Métro d’Abidjan / Un chantier de grande ampleur qui transforme peu à peu la capitale

Les travaux du métro d’Abidjan se poursuivent sur l’axe qui reliera Anyama à l’aéroport international Félix-Houphouët-Boigny. Avec ses 37 kilomètres de tracé et ses ouvrages d’art en construction, cette première ligne s’impose comme l’un des projets d’infrastructures les plus importants jamais lancés dans la capitale économique. Elle intervient dans un contexte de forte croissance démographique et de besoins croissants en mobilité urbaine.

Le financement du projet repose largement sur la coopération entre la Côte d’Ivoire et la France. Les conventions signées avec le Trésor français représentent près de 870 milliards FCFA. À cela s’ajoutent des prêts destinés à l’achat des trains fabriqués par Alstom. Le coût total du projet, selon les estimations officielles et les publications récentes, oscille entre 1,3 et 1,8 milliard d’euros. Le chantier est réalisé par un consortium d’entreprises françaises, chargé aussi bien des infrastructures que des futurs équipements d’exploitation.

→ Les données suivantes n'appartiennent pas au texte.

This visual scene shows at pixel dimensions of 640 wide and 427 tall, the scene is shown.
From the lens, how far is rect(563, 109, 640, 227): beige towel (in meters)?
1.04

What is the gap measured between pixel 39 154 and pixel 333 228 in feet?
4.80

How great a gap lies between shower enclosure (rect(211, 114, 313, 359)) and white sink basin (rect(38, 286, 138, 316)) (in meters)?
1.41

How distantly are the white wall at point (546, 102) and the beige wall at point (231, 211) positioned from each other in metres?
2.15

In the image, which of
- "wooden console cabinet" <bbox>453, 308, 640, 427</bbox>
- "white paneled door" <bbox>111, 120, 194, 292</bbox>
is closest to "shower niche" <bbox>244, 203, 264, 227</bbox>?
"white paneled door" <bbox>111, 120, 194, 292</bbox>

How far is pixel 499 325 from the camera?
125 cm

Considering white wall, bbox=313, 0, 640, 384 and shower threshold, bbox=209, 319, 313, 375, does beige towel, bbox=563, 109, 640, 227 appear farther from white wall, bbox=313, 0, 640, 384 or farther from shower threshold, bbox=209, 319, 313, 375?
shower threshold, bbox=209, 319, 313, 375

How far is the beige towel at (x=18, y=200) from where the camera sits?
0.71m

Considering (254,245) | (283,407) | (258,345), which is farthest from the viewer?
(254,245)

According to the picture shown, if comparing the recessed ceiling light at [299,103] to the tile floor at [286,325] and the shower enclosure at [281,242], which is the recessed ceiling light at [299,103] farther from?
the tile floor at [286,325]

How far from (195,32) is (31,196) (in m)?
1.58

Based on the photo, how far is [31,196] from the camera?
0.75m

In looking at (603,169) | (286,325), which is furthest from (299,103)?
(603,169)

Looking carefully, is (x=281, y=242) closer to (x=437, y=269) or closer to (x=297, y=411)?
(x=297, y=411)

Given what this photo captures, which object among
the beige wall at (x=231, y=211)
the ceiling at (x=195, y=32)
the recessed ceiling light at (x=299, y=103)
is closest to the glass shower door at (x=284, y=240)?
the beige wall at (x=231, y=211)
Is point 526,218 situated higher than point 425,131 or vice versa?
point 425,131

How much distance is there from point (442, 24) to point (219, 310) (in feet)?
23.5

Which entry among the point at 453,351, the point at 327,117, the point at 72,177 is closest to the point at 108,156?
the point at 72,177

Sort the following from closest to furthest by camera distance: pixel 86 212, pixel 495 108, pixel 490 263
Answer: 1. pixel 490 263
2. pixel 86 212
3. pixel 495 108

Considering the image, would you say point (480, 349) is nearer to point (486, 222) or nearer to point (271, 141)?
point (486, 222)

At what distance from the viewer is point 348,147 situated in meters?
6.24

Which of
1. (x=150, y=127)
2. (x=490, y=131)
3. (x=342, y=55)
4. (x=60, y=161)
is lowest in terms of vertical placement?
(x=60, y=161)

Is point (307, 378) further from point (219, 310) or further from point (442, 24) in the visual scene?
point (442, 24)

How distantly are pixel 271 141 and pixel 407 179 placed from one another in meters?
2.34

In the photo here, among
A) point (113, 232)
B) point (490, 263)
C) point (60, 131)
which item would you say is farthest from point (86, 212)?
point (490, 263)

Sur le plan économique, les retombées attendues sont considérables. Le métro devrait transporter plus d’un demi-million de passagers par jour et contribuer à alléger la circulation sur des axes quotidiennement saturés. Les autorités mettent aussi en avant les bénéfices environnementaux, liés à la réduction des émissions polluantes et au remplacement progressif de certains déplacements routiers. Le projet génère des emplois dans plusieurs secteurs et pourrait dynamiser l’activité commerciale autour des stations à venir.

Cette transformation s’accompagne cependant de défis sociaux. Plus de 13 000 personnes sont concernées par les déguerpissements nécessaires à la libération des emprises. Les autorités affirment avoir procédé aux indemnisations conformément aux textes en vigueur, mais certains habitants estiment que les montants proposés ne couvrent pas totalement les pertes subies. Dans plusieurs quartiers, la réorganisation des espaces, la disparition de zones d’activités informelles et les déplacements forcés créent des situations difficiles pour de nombreuses familles.

Le métro d’Abidjan apparaît ainsi comme une infrastructure majeure, capable de remodeler durablement le fonctionnement de la ville. Son succès dépendra de sa bonne intégration au réseau existant, mais aussi de la capacité à accompagner les populations affectées et à garantir une répartition équitable des bénéfices liés au projet.

En parallèle, le développement du réseau routier reste un enjeu essentiel. La réhabilitation des voies urbaines, des routes secondaires et des grands axes régionaux demeure indispensable pour renforcer la mobilité et soutenir la croissance économique du pays.